Message Traffic Fee Debate Rages

Despite complaints from brokers over soaring levels of market data, officials from some of the leading exchanges indicated they weren’t enthusiastic about slamming on the brakes.

"I don’t want to put on a fee that is onerous, or be forced to by the SEC," Chris Isaacson, chief operating officer at BATS Global Markets, said during a session on October 14 at the Security Traders Association’s annual conference in Palm Beach, Fla. "Everyone’s market data technology costs would probably go down, but spreads would widen and investors would be hurt."

At issue are broker complaints over the tremendous increase in quotes being streamed into exchanges by high-frequency trading firms and the cost of processing all those messages.

Some firms, including Goldman Sachs, are questioning whether the Securities and Exchange Commission should step in and force exchanges to impose fees on those customers that send in a large number of quotes relative to the number of trades done.

That could lead to a reduction in the amount of quoting.

The SEC is considering taking action. David Shillman, a senior official in the SEC’s Division of Trading and Markets, noted at a recent industry conference that the SEC was mulling the idea of directing exchanges to implement some sort of quote-to-orders fee.

This doesn’t sit well with the exchanges.

"We don’t think the regulators have the authority to dictate order-to-trade ratios or cancellation levels," Bryan Harkins, chief operating officer at Direct Edge, told the STA crowd. "That’s a commercial decision."

According to data supplied by the Financial Information Forum, Direct Edge’s EDGA exchange sends out about 109,000 quotes per second.
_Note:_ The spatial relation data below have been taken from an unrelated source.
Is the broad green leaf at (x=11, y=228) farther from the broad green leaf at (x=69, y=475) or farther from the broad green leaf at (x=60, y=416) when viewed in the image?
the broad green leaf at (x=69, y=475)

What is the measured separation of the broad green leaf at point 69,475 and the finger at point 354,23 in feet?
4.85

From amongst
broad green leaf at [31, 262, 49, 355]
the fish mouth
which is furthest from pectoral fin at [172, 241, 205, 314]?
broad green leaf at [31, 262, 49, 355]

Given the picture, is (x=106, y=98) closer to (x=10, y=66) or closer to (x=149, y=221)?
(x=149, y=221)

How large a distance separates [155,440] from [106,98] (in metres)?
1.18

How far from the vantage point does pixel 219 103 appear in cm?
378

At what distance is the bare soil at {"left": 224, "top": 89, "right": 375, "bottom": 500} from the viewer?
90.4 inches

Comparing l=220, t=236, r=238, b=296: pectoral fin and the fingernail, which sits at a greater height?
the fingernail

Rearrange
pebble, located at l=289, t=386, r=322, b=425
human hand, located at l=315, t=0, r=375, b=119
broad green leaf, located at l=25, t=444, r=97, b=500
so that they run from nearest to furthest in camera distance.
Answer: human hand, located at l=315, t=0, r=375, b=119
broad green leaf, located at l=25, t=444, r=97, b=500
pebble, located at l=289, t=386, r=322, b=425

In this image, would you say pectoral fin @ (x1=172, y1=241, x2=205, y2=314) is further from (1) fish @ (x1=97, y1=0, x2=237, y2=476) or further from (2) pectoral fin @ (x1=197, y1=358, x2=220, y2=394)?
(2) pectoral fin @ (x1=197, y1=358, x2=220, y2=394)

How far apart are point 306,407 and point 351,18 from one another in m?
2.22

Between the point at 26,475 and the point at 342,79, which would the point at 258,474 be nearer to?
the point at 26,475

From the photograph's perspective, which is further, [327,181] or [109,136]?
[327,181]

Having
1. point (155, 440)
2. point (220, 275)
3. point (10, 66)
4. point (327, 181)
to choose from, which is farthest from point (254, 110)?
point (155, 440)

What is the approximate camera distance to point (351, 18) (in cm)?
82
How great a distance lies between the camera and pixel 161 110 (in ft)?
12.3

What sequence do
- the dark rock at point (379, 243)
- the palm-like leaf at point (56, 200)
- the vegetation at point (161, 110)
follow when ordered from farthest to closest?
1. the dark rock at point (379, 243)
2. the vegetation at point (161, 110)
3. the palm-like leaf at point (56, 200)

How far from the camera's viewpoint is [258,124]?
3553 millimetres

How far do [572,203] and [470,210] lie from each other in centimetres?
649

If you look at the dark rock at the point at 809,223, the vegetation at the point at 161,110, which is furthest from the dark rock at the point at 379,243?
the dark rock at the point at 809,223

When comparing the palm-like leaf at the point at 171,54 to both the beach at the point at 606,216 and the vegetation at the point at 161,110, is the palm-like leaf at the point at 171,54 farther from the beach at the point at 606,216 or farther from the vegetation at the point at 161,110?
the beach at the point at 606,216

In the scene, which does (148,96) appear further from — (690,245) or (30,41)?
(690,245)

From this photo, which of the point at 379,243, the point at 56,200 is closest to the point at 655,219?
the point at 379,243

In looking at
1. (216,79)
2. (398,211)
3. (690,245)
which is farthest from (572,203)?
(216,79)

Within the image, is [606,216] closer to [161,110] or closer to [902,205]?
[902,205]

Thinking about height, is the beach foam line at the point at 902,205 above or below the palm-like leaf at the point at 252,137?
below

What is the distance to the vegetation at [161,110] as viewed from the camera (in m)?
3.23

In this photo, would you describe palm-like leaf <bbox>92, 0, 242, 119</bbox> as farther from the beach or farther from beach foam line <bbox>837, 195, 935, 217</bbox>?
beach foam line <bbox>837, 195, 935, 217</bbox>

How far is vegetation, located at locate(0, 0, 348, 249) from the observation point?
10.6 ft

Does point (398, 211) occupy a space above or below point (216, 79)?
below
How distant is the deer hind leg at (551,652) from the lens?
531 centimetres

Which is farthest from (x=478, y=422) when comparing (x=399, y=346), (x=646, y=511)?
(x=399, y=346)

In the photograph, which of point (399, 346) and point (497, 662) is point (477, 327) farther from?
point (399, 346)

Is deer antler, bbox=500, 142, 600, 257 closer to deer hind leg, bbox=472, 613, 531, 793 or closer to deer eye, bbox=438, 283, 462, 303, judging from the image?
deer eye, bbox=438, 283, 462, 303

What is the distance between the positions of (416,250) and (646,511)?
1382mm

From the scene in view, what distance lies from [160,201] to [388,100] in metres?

Some have criticized the exchanges for a lack of concern over the issue and an approach that favors the large quoters, which provide much of their liquidity, over other members.

"The criticism is that the exchanges are HFT-friendly," Harkins added. "But in fact not all traffic is good traffic. We have throttles. Not every customer likes throttles. We do that to protect the market. Every customer has a certain message limit per second."

Throttling, done to some degree by most exchanges, involves slowing down the rate at which an exchange will accept incoming messages.

Nasdaq OMX is taking a look at the issue, according to Michel Finzi, Nasdaq’s head of U.S. equities, but it is also worried about overburdening those members who provide the exchange with most of its liquidity.

"If entities are sending a significant amount of quotes and never generating a trade, then it’s not a good idea for us to support that," Finzi said at STA.

"But one must also be careful because there are certain models and folks who provide value to the marketplace," he added. "That includes market-maker strategies with two-way prices in stocks. In volatile times, they have to address those and amend those quite regularly."

Even if the exchanges don’t act, it is not impossible that regulators won’t unilaterally try to rein in message traffic with fees. They do so in Canada, according to Robert Fotheringham, a senior vice president at the Toronto Stock Exchange.

Fotheringham told STA attendees that the Investment Industry Regulatory Organization of Canada, the Canadian equivalent of the U.S.’s Financial Industry Regulatory Authority, has begun "factoring in messaging when they allocate charges for surveillance."